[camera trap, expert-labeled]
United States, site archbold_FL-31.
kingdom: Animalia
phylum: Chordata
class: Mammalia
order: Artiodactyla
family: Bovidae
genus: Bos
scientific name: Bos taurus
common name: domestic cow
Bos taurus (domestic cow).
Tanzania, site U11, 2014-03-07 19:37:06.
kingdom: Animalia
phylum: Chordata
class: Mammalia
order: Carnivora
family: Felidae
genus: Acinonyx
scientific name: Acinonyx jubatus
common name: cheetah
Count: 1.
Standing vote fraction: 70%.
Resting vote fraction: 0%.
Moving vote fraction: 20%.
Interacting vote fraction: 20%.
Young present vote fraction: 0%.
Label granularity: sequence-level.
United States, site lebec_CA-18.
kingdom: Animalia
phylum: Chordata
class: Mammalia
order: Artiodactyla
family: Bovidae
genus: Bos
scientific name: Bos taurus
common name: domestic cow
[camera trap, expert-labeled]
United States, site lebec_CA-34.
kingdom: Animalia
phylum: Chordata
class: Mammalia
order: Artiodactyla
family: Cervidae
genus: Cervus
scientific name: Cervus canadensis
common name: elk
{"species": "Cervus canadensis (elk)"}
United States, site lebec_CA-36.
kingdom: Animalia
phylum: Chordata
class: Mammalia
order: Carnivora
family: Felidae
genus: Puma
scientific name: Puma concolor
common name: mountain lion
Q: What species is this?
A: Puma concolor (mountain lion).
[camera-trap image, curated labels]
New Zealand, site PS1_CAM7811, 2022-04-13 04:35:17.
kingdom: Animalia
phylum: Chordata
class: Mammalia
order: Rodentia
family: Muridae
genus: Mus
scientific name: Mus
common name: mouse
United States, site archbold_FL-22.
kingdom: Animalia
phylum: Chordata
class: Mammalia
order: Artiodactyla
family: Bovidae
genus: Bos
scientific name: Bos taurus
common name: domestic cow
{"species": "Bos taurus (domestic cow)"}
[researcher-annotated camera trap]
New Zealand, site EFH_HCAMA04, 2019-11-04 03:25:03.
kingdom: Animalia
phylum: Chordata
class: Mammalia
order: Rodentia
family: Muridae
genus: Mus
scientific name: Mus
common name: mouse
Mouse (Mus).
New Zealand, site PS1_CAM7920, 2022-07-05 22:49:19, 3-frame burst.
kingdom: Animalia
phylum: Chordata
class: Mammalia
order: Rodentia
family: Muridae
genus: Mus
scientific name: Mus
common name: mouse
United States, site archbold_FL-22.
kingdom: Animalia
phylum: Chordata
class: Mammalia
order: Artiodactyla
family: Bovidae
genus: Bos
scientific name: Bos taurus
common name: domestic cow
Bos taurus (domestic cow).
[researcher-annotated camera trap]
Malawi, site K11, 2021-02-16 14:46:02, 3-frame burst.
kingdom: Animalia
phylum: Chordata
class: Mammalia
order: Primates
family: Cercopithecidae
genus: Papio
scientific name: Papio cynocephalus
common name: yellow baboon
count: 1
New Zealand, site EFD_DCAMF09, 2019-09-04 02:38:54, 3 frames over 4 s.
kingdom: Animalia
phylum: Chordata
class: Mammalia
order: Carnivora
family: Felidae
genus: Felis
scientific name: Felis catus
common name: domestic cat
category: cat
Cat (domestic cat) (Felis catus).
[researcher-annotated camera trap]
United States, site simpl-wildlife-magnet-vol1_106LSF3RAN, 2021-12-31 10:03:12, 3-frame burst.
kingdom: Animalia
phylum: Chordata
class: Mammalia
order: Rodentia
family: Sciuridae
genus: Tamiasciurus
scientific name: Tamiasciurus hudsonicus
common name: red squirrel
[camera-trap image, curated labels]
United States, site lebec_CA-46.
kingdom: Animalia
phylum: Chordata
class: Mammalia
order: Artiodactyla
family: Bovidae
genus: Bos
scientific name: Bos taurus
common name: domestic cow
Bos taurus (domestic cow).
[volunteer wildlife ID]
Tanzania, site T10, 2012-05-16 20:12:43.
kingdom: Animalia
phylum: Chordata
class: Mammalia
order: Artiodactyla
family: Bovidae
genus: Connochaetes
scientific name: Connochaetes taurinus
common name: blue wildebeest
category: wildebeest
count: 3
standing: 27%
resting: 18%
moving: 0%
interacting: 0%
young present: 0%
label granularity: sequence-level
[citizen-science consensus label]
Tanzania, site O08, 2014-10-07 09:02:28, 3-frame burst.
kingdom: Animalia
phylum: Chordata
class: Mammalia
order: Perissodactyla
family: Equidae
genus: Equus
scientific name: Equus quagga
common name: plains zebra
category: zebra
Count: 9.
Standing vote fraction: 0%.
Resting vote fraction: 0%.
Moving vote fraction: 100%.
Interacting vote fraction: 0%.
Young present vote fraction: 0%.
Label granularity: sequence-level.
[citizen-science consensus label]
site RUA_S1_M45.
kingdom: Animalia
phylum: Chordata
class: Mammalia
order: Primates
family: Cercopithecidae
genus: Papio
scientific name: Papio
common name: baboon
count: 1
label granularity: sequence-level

§ §

DIRECTIONS. Copy every line above in which the string "burst" shows up.

SOLUTION FOR THIS EXERCISE.
New Zealand, site PS1_CAM7920, 2022-07-05 22:49:19, 3-frame burst.
Malawi, site K11, 2021-02-16 14:46:02, 3-frame burst.
United States, site simpl-wildlife-magnet-vol1_106LSF3RAN, 2021-12-31 10:03:12, 3-frame burst.
Tanzania, site O08, 2014-10-07 09:02:28, 3-frame burst.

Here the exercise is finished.